[Supplied data]

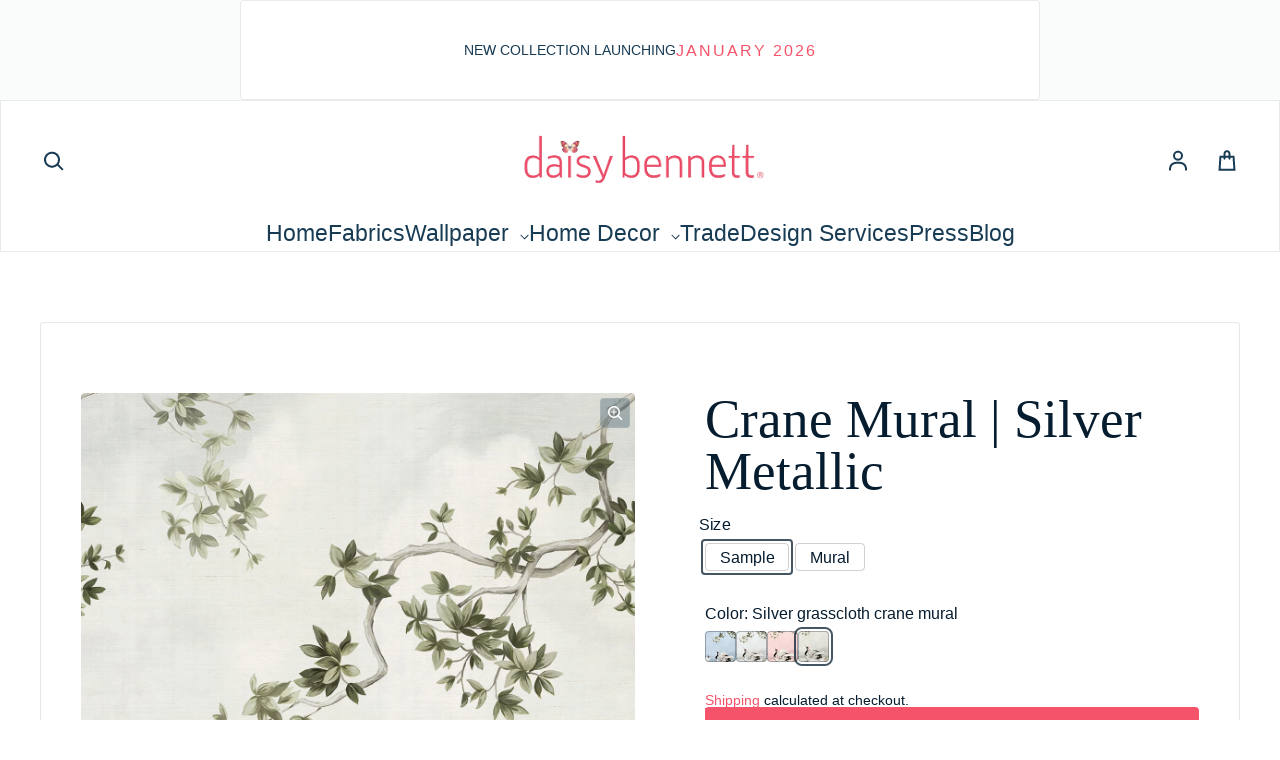

--- FILE ---
content_type: image/svg+xml
request_url: https://www.jaimabrowndesigns.com/cdn/shop/files/New_Logo_-_Transparent_Background_270x.svg?v=1722622425
body_size: 65193
content:
<svg version="1.0" preserveAspectRatio="xMidYMid meet" height="300" viewBox="0 0 600 225" zoomAndPan="magnify" width="800" xmlns:xlink="http://www.w3.org/1999/xlink" xmlns="http://www.w3.org/2000/svg"><defs><image preserveAspectRatio="xMidYMid meet" height="1563" id="774640cfe7" xlink:href="[data-uri]" width="1563" y="0" x="0"></image></defs><g transform="matrix(0.46737, 0, 0, 0.46737, -56.21159, -228.496276)"><image preserveAspectRatio="xMidYMid meet" height="1563" xlink:href="[data-uri]" width="1563" y="0" x="0"></image></g></svg>

--- FILE ---
content_type: image/svg+xml
request_url: https://www.jaimabrowndesigns.com/cdn/shop/files/Untitled_design_1_150x.svg?v=1722621714
body_size: 65203
content:
<svg version="1.0" preserveAspectRatio="xMidYMid meet" height="300" viewBox="0 0 600 225" zoomAndPan="magnify" width="800" xmlns:xlink="http://www.w3.org/1999/xlink" xmlns="http://www.w3.org/2000/svg"><defs><image preserveAspectRatio="xMidYMid meet" height="1563" id="ed56be3a6c" xlink:href="[data-uri]" width="1563" y="0" x="0"></image></defs><rect fill-opacity="1" height="270" y="-22.5" fill="#ffffff" width="720" x="-60"></rect><rect fill-opacity="1" height="270" y="-22.5" fill="#ffffff" width="720" x="-60"></rect><g transform="matrix(0.46737, 0, 0, 0.46737, -56.21159, -228.496276)"><image preserveAspectRatio="xMidYMid meet" height="1563" xlink:href="[data-uri]" width="1563" y="0" x="0"></image></g></svg>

[/Supplied data]

* Problem to work on
Throughout the listing, how many lines contain the string "files"? Give the number on its own.

* Reply
2